▼▼▼
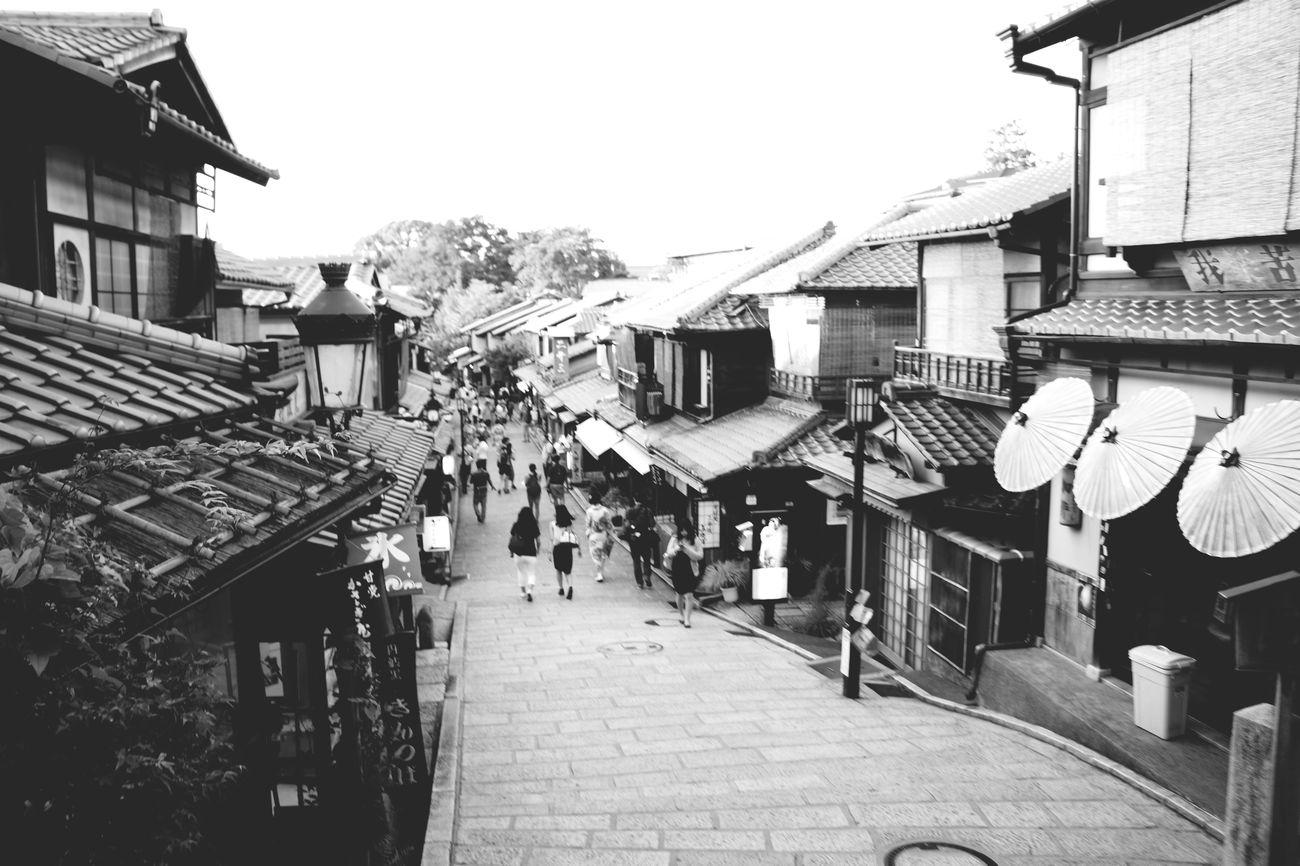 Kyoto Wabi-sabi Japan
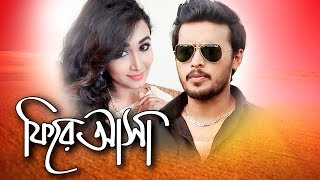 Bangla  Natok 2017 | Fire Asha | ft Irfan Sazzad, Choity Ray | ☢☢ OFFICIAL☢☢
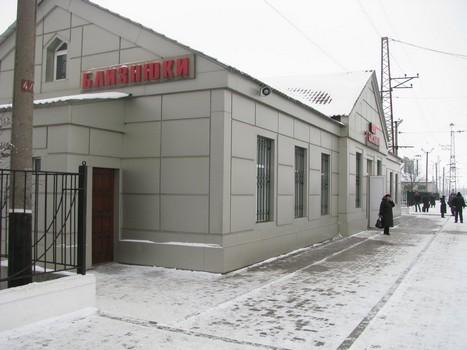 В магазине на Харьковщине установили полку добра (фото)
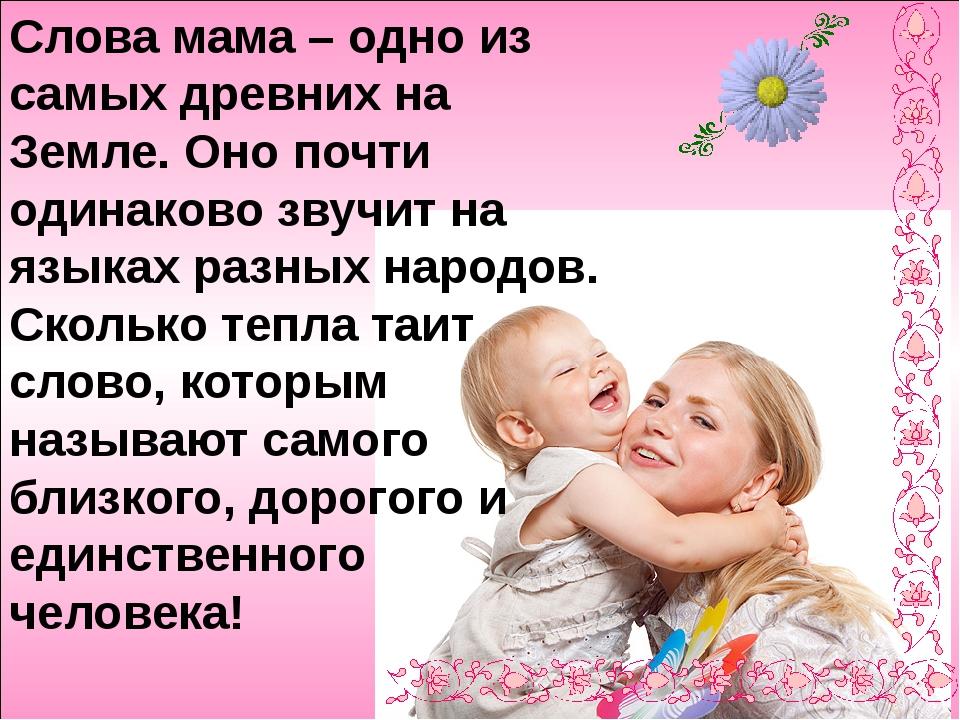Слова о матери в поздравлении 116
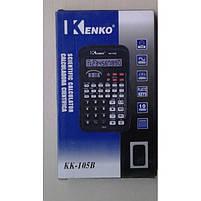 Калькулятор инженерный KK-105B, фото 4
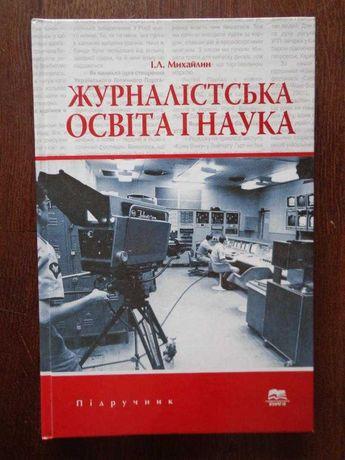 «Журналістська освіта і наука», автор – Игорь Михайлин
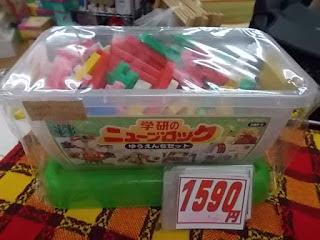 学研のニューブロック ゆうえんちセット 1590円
▲▲▲
▼▼▼
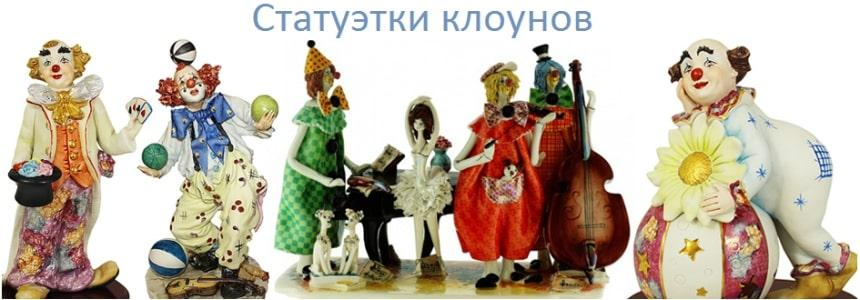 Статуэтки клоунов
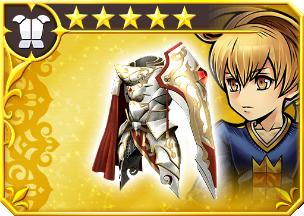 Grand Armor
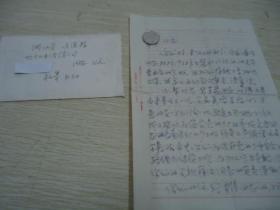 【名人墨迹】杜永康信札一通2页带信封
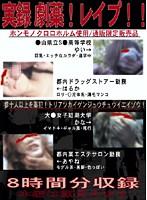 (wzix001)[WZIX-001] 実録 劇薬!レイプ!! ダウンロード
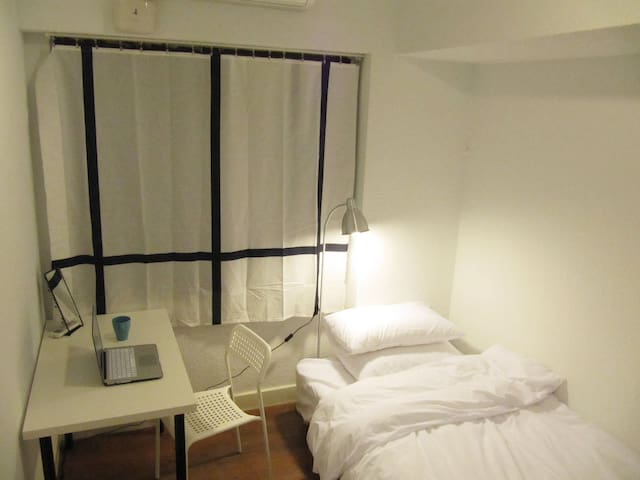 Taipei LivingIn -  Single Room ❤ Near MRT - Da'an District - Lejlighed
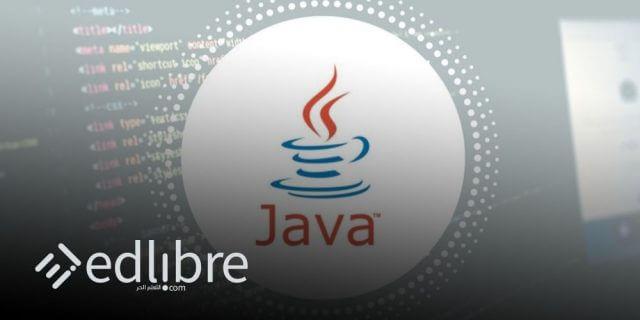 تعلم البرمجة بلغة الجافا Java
▲▲▲
## REQUIRED WORK
Only one part of the material above is wanted: the lines from the one with "Kyoto Wabi-sabi Japan" up to and including the one with "学研のニューブロック ゆうえんちセット 1590円". Please copy them exactly, pictures left out.

## TASK RESPONSE
 Kyoto Wabi-sabi Japan
 Bangla  Natok 2017 | Fire Asha | ft Irfan Sazzad, Choity Ray | ☢☢ OFFICIAL☢☢
 В магазине на Харьковщине установили полку добра (фото)
Слова о матери в поздравлении 116
 Калькулятор инженерный KK-105B, фото 4
 «Журналістська освіта і наука», автор – Игорь Михайлин
 学研のニューブロック ゆうえんちセット 1590円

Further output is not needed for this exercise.